Estaba casi paralizado, pero no tanto como para no hacer un débil esfuerzo hacia la salvación: un tropezón hacia atrás que no pudo romper el hechizo en que me tenía apresado el monstruo sin voz y sin nombre. Mis ojos, embrujados por aquellos asqueantes ojos vítreos que los miraba fijamente, se negaban a cerrarse, si bien el terrible objeto, tras el primer impacto, se veía ahora más confuso. Traté de levantar la mano y disipar la visión, pero estaba tan anonadado que el brazo no respondió por entero a mi voluntad. Sin embargo, el intento fue suficiente como para alterar mi equilibrio y, bamboleándome, di unos pasos hacia adelante para no caer. Al hacerlo adquirí de pronto la angustiosa noción de la proximidad de la cosa, cuya inmunda respiración tenía casi la impresión de oír. Poco menos que enloquecido, pude no obstante adelantar una mano para detener a la fétida imagen, que se acercaba más y más, cuando de pronto mis dedos tocaron la extremidad putrefacta que el monstruo extendía por debajo del arco dorado.

No chillé, pero todos los satánicos vampiros que cabalgan en el viento de la noche lo hicieron por mí, a la vez que dejaron caer en mi mente una avalancha de anonadantes recuerdos.

Supe en ese mismo instante todo lo ocurrido; recordé hasta más allá del terrorífico castillo y sus árboles; reconocí el edificio en el cual me hallaba; reconocí, lo más terrible, la impía abominación que se erguía ante mí, mirándome de soslayo mientras apartaba de los suyos mis dedos manchados.

Pero en el cosmos existe el bálsamo además de la amargura, y ese bálsamo es el olvido. En el supremo horror de ese instante olvidé lo que me había espantado y el estallido del recuerdo se desvaneció en un caos de reiteradas imágenes. Como entre sueños, salí de aquel edificio fantasmal y execrado y eché a correr rauda y silenciosamente a la luz de la luna. Cuando retorné al mausoleo de mármol y descendí los peldaños, encontré que no podía mover la trampa de piedra; pero no lo lamenté, ya que había llegado a odiar el viejo castillo y sus árboles. Ahora cabalgo junto a los fantasmas, burlones y cordiales, al viento de la noche, y durante el día juego entre las catacumbas de Nefre-Ka, en el recóndito y desconocido valle de Hadoth, a orillas del Nilo. Sé que la luz no es para mí, salvo la luz de la luna sobre las tumbas de roca de Neb, como tampoco es para mí la alegría, salvo las innominadas fiestas de Nitokris bajo la Gran Pirámide; y, sin embargo, en mi nueva y salvaje libertad agradezco casi la amargura de la alienación.

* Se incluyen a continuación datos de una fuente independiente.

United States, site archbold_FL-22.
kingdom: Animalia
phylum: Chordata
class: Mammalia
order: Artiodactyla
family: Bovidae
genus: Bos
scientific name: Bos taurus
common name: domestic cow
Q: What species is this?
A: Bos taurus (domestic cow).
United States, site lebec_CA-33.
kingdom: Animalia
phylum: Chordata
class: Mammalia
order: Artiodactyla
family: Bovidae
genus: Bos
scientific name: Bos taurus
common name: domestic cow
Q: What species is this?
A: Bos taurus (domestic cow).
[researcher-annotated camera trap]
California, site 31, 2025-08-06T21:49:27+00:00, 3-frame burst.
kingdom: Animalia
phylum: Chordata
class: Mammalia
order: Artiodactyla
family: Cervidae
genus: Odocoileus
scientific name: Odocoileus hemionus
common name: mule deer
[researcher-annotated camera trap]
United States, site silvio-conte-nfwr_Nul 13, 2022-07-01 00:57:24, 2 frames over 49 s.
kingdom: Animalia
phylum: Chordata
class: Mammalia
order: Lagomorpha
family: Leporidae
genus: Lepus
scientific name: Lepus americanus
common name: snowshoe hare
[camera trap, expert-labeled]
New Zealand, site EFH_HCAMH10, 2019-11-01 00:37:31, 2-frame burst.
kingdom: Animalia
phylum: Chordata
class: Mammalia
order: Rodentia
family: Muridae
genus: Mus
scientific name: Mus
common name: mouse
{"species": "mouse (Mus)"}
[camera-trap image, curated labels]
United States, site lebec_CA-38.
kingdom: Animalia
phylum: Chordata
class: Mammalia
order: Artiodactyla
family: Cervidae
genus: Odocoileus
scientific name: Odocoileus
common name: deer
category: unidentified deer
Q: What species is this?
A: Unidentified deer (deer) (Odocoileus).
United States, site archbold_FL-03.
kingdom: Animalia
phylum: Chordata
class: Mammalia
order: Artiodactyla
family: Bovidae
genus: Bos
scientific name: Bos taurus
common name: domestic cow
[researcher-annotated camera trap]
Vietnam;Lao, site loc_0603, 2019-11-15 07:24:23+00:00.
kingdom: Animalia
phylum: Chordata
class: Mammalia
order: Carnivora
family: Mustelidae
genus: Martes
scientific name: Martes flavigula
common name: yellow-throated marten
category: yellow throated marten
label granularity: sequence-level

Pues aunque el olvido me ha dado la calma, no por eso ignoro que soy un extranjero; un extraño a este siglo y a todos los que aún son hombres. Esto es lo que supe desde que extendí mis dedos hacia esa cosa abominable surgida en aquel gran marco dorado; desde que extendí mis dedos y toqué la fría e inexorable superficie del pulido espejo.